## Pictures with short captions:
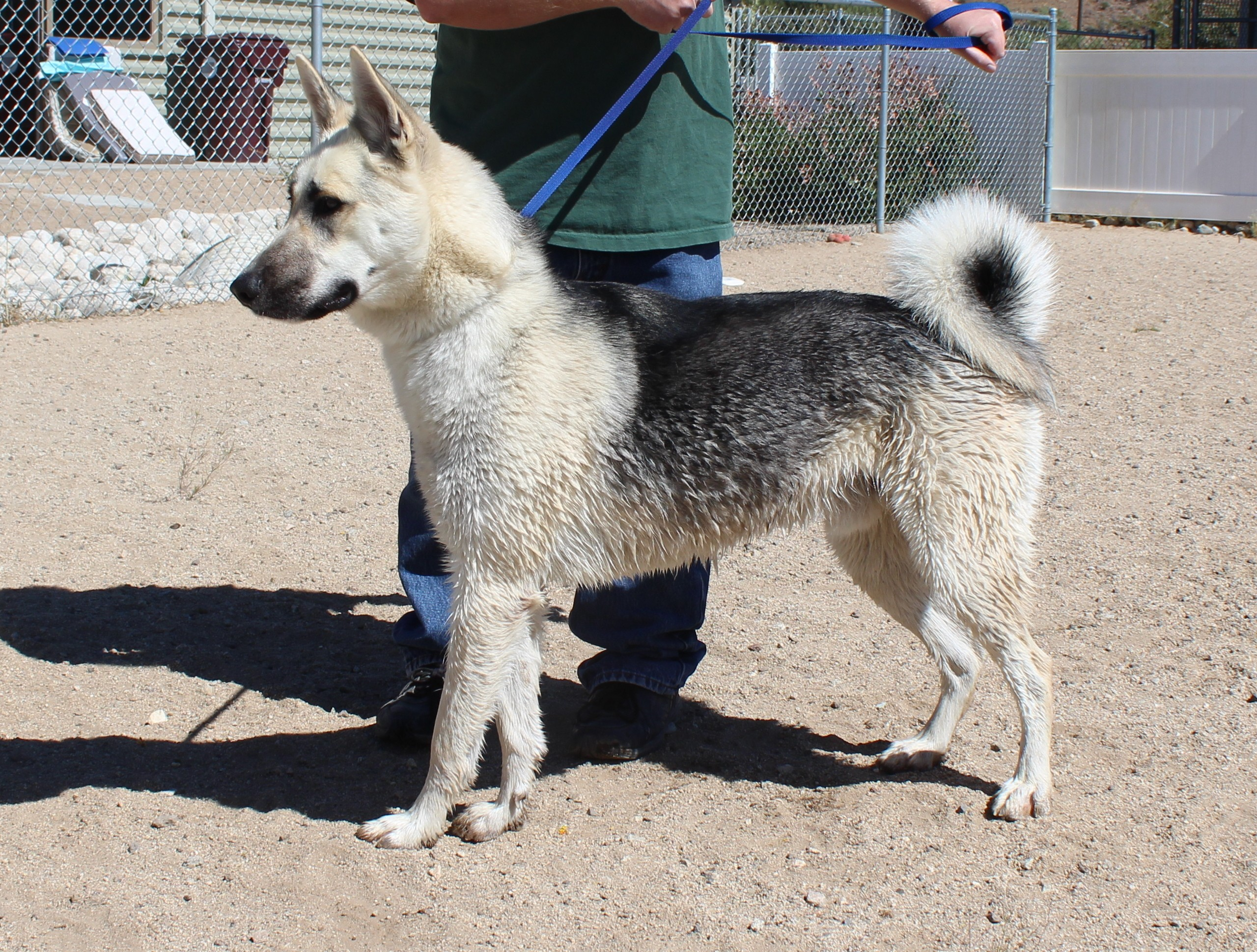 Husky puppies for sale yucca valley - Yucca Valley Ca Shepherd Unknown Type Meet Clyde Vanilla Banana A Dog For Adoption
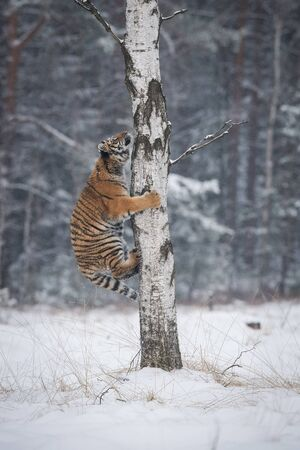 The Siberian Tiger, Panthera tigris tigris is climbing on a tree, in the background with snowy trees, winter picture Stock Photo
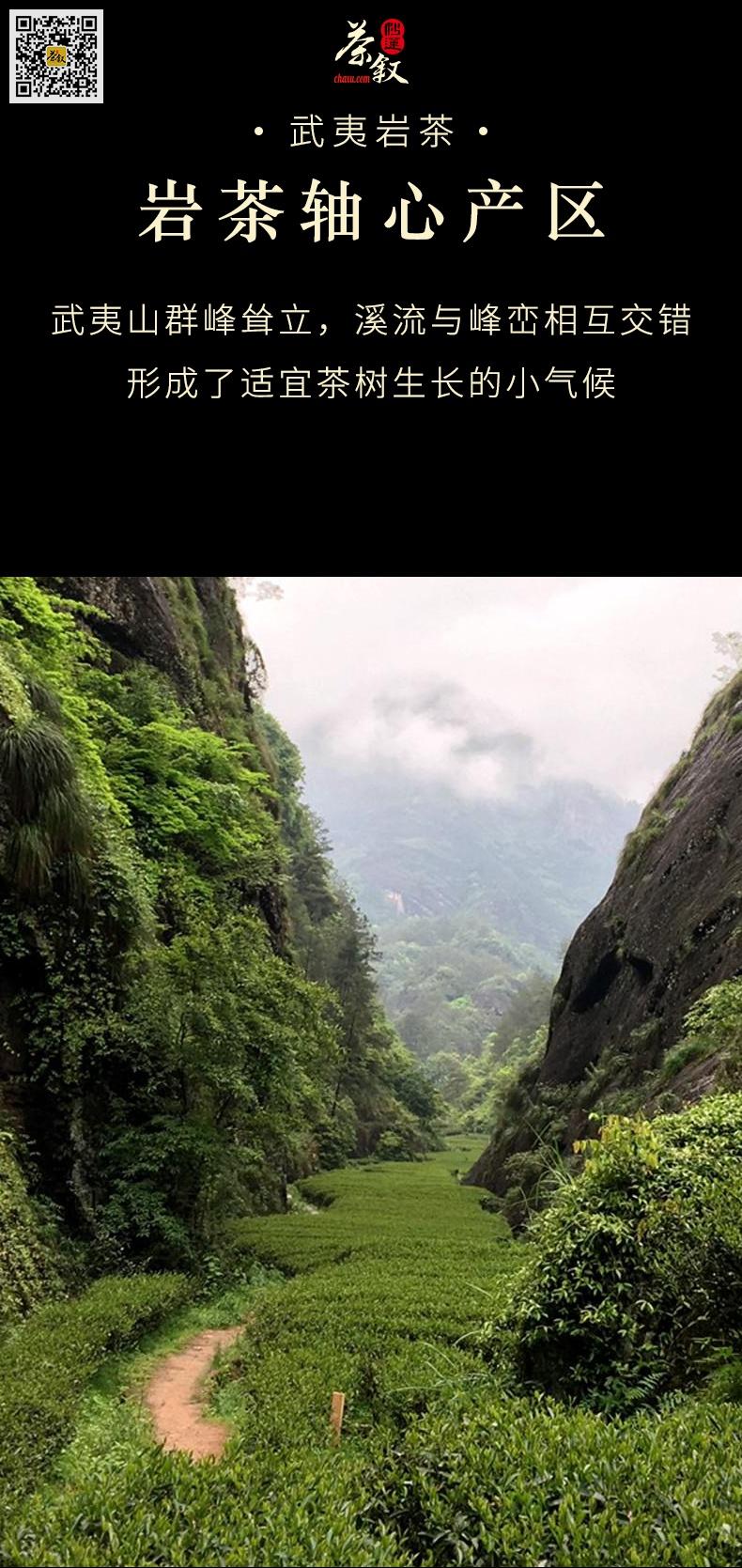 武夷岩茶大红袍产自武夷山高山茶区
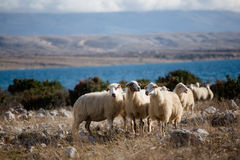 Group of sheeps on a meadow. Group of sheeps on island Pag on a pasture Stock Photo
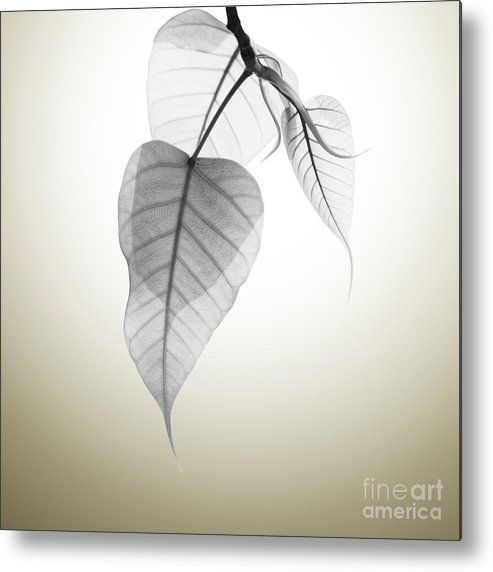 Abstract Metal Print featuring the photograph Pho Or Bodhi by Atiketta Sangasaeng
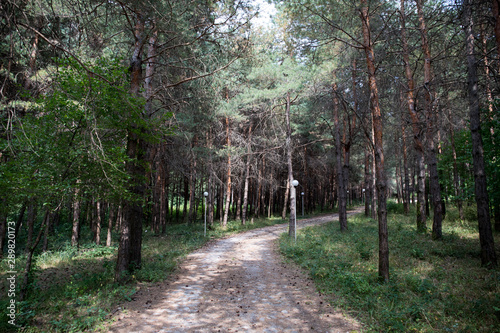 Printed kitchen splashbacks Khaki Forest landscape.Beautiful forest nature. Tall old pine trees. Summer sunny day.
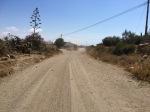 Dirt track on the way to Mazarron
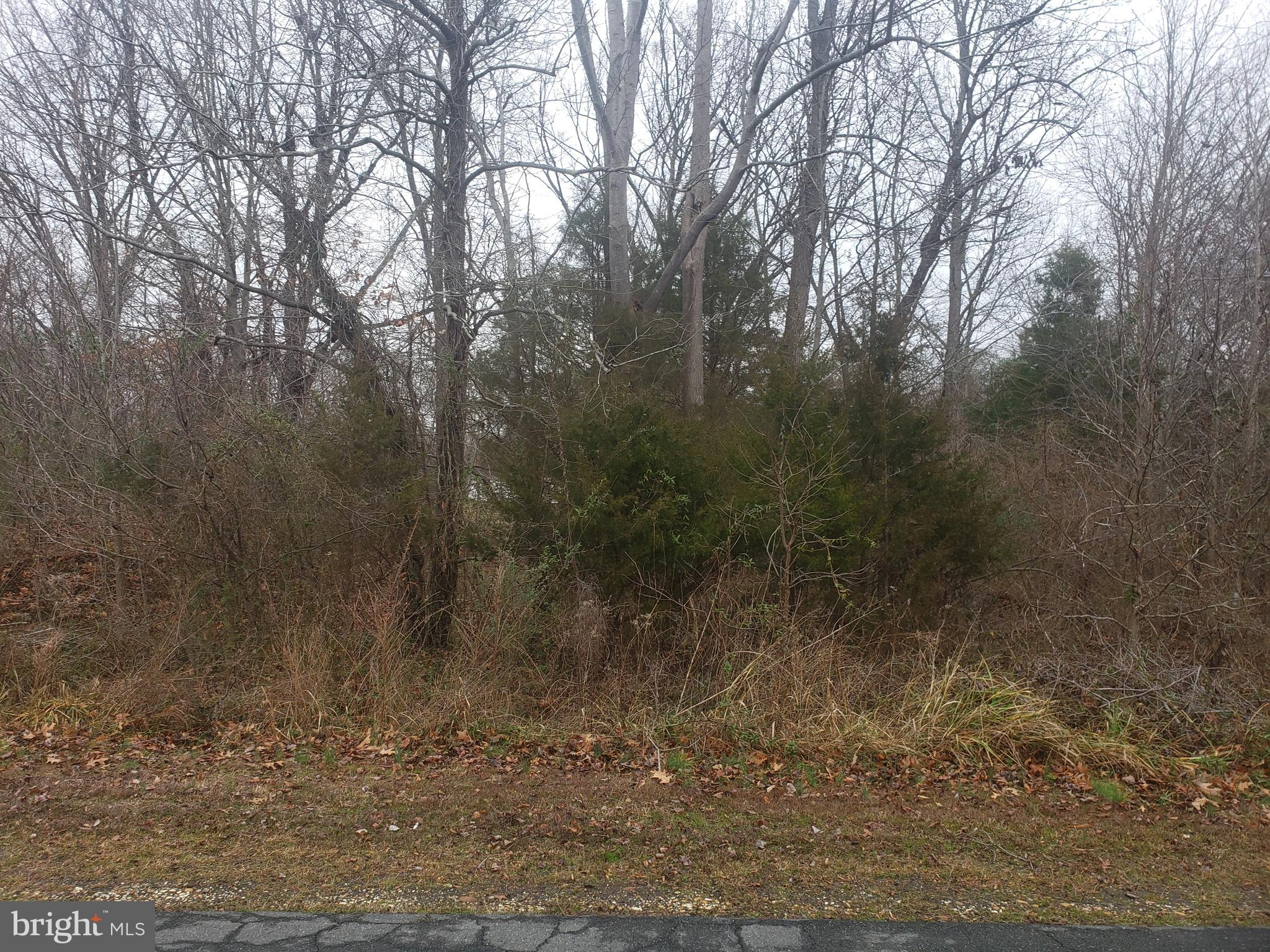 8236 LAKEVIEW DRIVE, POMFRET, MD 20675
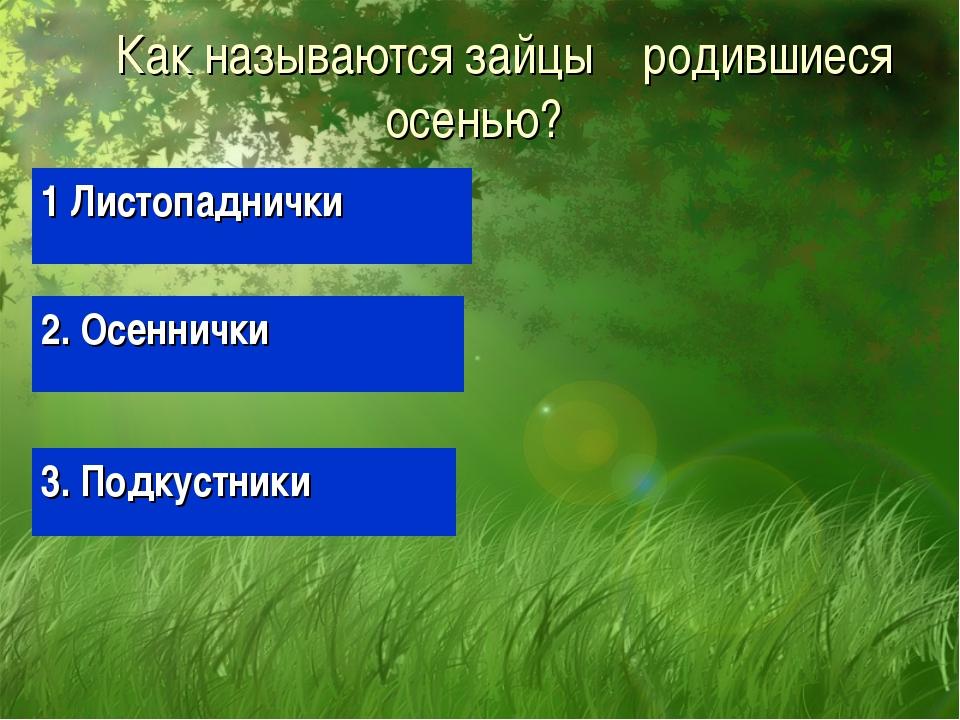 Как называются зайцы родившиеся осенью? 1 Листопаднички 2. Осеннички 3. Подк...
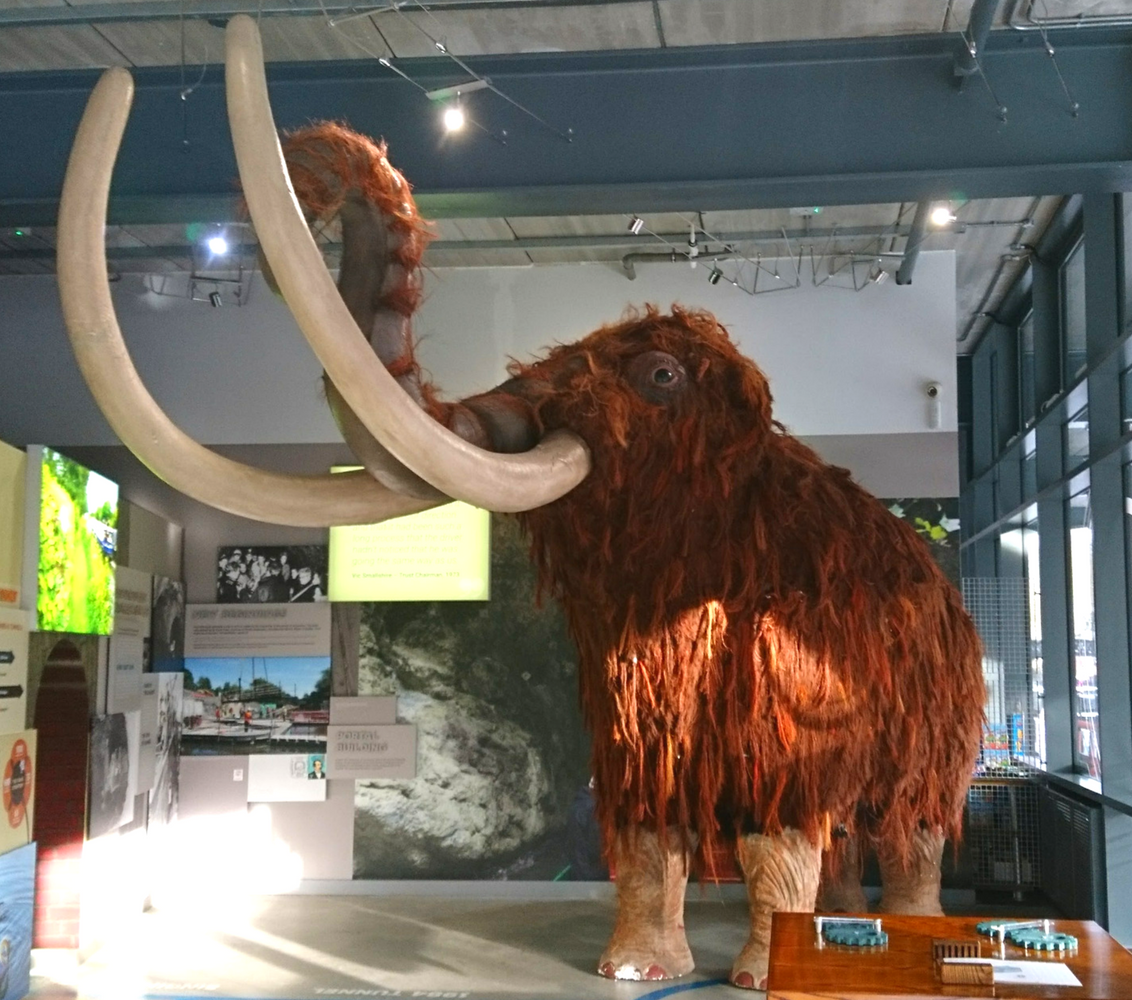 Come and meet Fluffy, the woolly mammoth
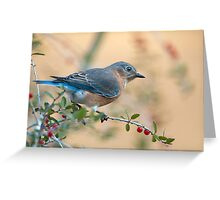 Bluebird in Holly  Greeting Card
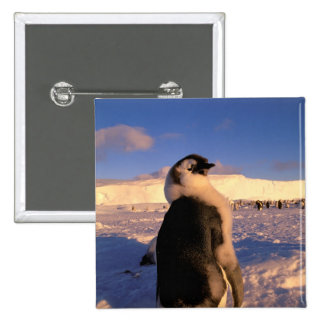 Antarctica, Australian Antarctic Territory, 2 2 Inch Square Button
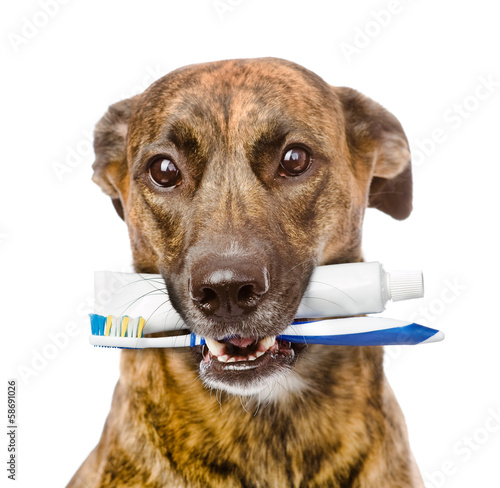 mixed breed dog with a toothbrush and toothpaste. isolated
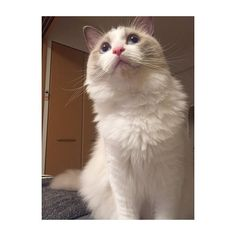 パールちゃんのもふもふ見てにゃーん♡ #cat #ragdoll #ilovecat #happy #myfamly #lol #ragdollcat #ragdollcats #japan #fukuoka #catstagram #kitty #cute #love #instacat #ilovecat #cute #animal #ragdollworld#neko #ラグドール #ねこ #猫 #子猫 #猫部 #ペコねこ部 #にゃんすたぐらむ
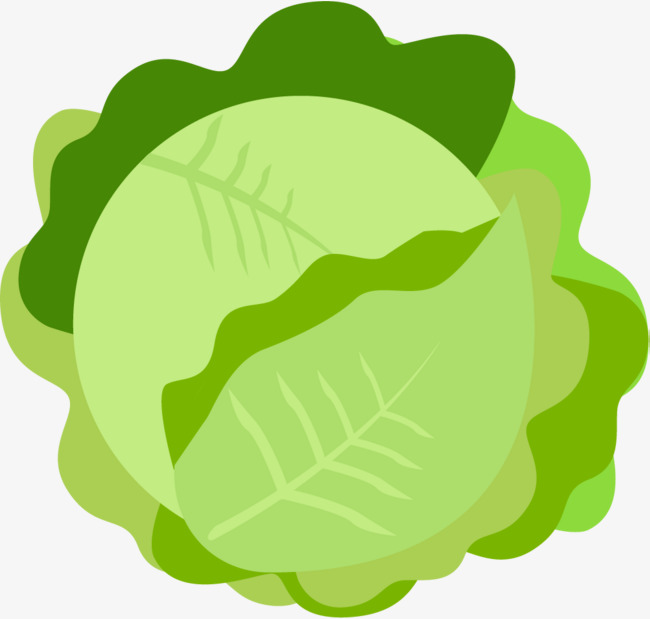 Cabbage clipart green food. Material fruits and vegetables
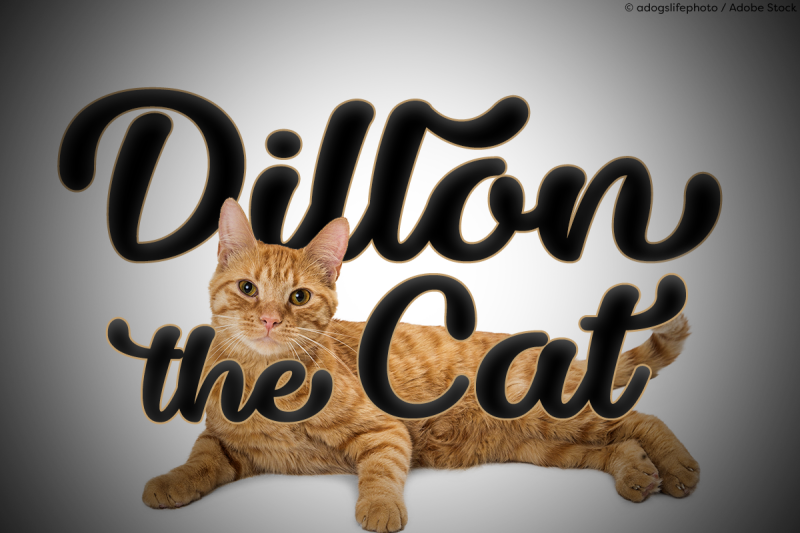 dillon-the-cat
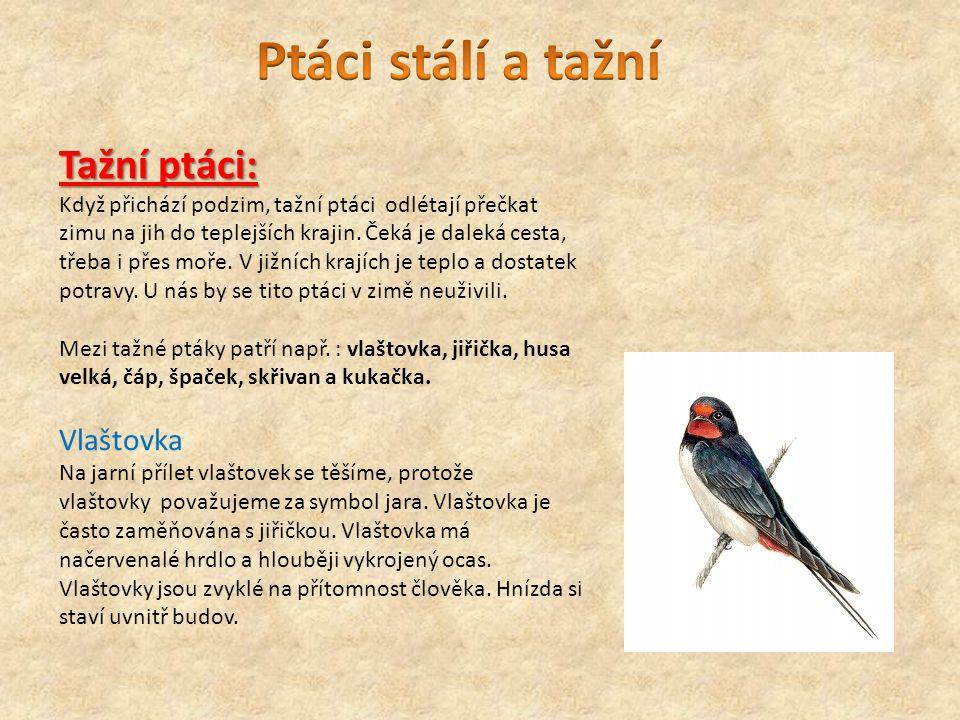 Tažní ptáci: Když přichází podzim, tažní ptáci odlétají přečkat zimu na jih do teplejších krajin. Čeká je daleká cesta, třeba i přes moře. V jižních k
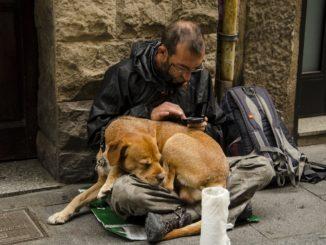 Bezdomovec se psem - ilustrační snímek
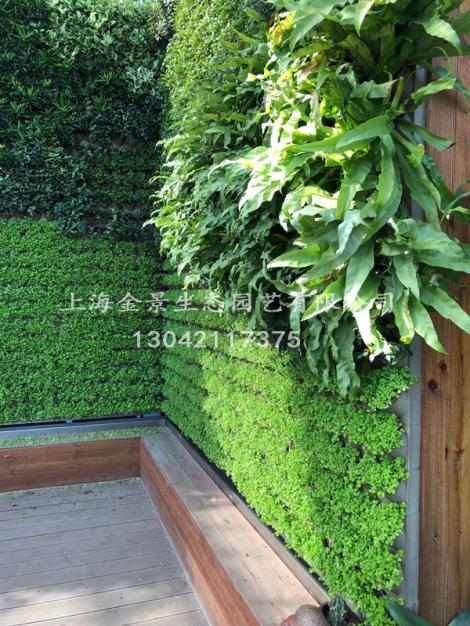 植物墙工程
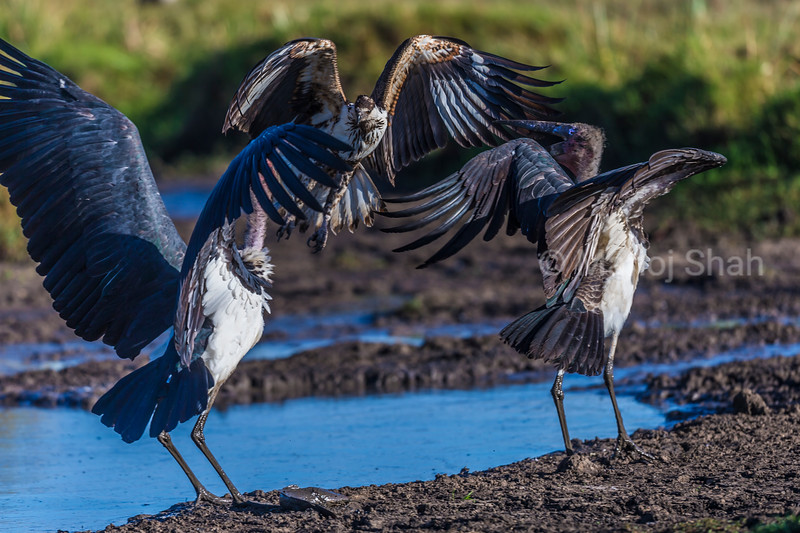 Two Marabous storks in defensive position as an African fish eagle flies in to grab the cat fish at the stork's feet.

## Work to be completed:
Print the data exactly, from its first line to the line containing "mixed breed dog", both included. Omit the pictures.

## Answer space:
 Husky puppies for sale yucca valley - Yucca Valley Ca Shepherd Unknown Type Meet Clyde Vanilla Banana A Dog For Adoption
 The Siberian Tiger, Panthera tigris tigris is climbing on a tree, in the background with snowy trees, winter picture Stock Photo
 武夷岩茶大红袍产自武夷山高山茶区
 Group of sheeps on a meadow. Group of sheeps on island Pag on a pasture Stock Photo
 Abstract Metal Print featuring the photograph Pho Or Bodhi by Atiketta Sangasaeng
 Printed kitchen splashbacks Khaki Forest landscape.Beautiful forest nature. Tall old pine trees. Summer sunny day.
 Dirt track on the way to Mazarron
 8236 LAKEVIEW DRIVE, POMFRET, MD 20675
 Как называются зайцы родившиеся осенью? 1 Листопаднички 2. Осеннички 3. Подк...
 Come and meet Fluffy, the woolly mammoth
 Bluebird in Holly  Greeting Card
 Antarctica, Australian Antarctic Territory, 2 2 Inch Square Button
 mixed breed dog with a toothbrush and toothpaste. isolated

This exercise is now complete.